I'm preparing homework from Cohn's book to have less workload later. The question is in the title, and it's bit of a pity that this guy accepted an answer that was using theory not yet covered in the book, see here. I'll also have you note that he probably used the first edition of the book, as the question is seperated in the second edition.
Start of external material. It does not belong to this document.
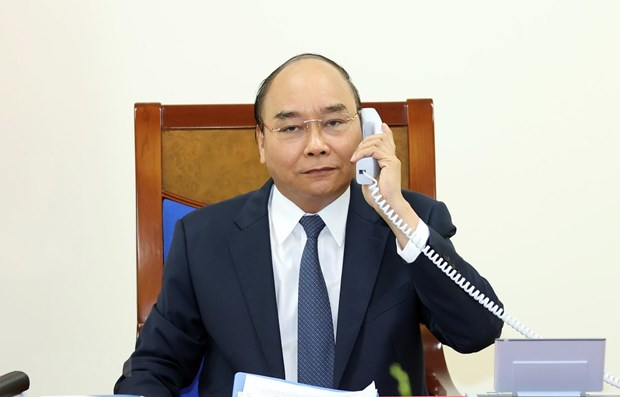 Conversation telephonique entre Nguyen Xuan Phuc et Angela Merkel hinh anh 1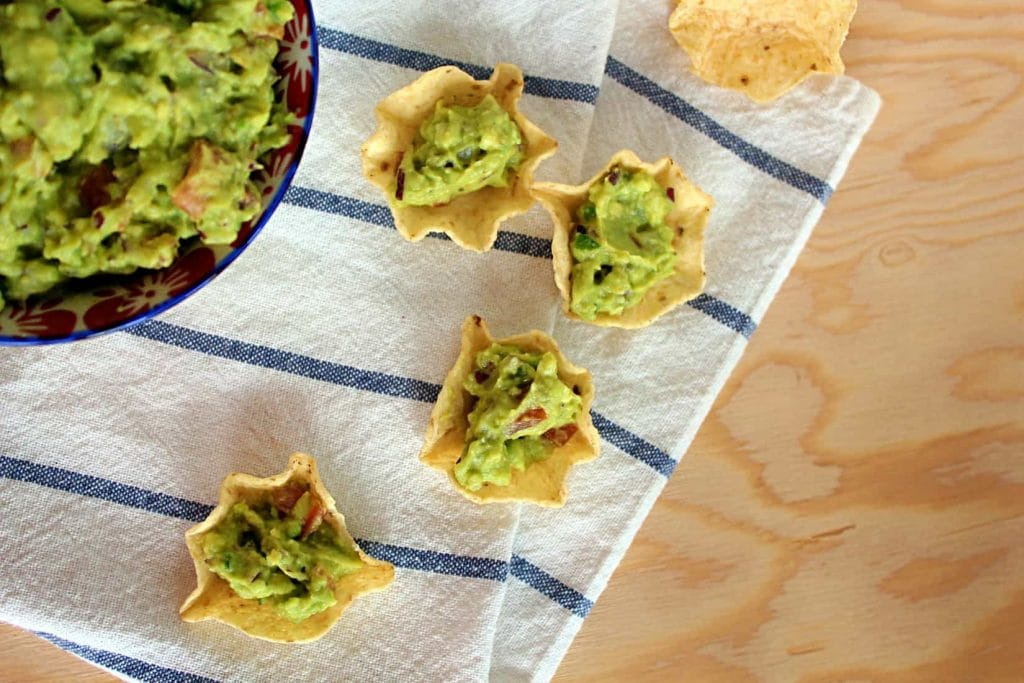 Nacho chips piled high with loaded guacamole.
Let $I$ be a bounded subinterval of $\mathbb{R}$. Show that a subset $B$ of $I$ is Lebesgue-measurable iff $ \lambda^*(I) = \lambda^*(B)+ \lambda^*(I\cap B^c)$ where $\lambda^*(A)$ is defined as $\inf\{\sum_n(b_n-a_n) | A \subseteq \cup_n (a_n,b_n)\}$.
It's sufficiently to show that for all $A$, such that $A\subseteq \mathbb{R}$ and $\lambda^*(A)<+\infty$, that $\lambda^*(A)=\lambda^*(A\cap B)+ \lambda^*(A\cap B^c)$.
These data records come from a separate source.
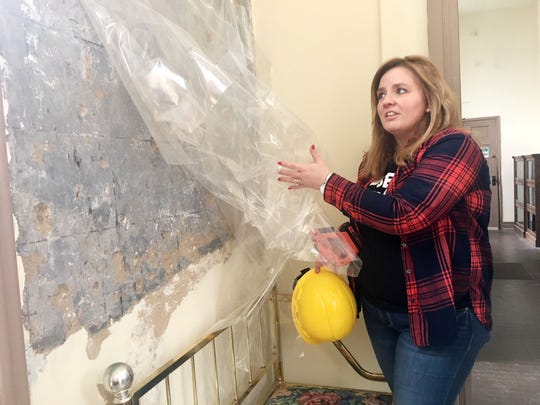 Rachael Finch pulls back the clear sheet on Feb. 14, 2019, to show the signatures of men wrote on the wall during the Civil War.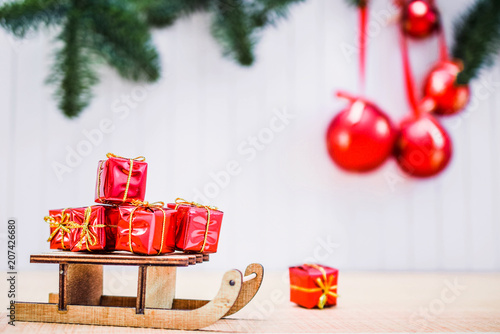 Christmas Gift Boxes And Xmas Sleigh On Wooden Table Over Blurred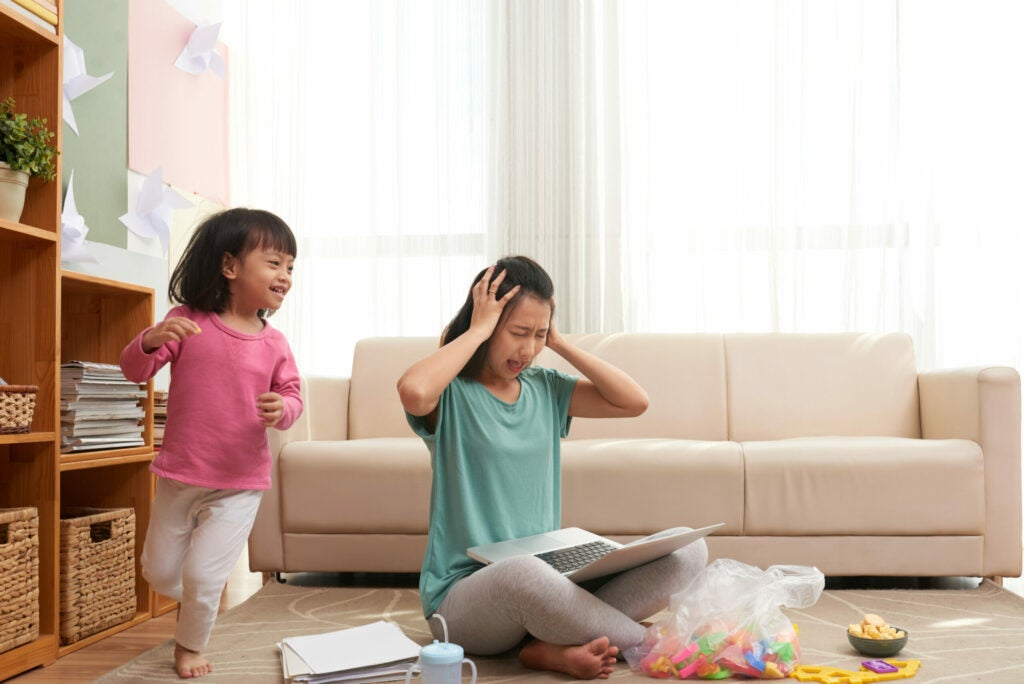 stressed mother and running child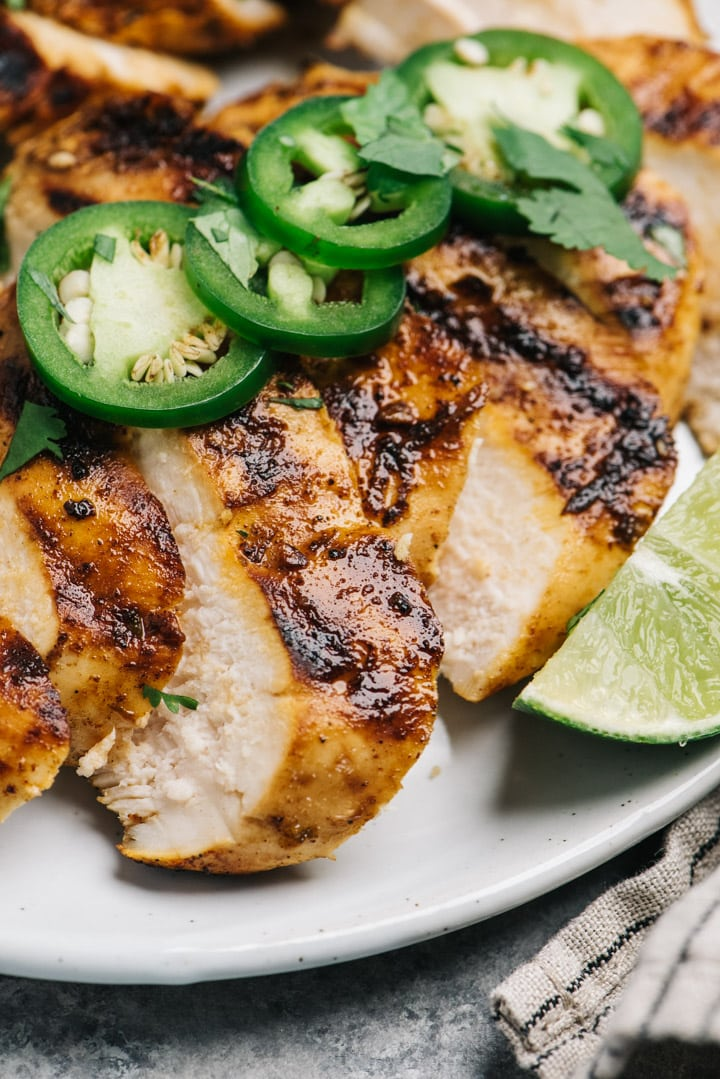 Side view, slices of chili lime chicken topped with thinly sliced jalapenos.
I've tried a lot of random stuff, for example: There is a proposition which states that any bounded subinterval is $\lambda^*$-measurable. So \begin{align*} \lambda^*(A)&=\lambda^*(A\cap I)+ \lambda^*(A\cap I^c) \\ &\geq\lambda^*(A\cap B) + (\lambda^*(A\cap I^c) \\ \end{align*} But i don't see how the given assumption can be used.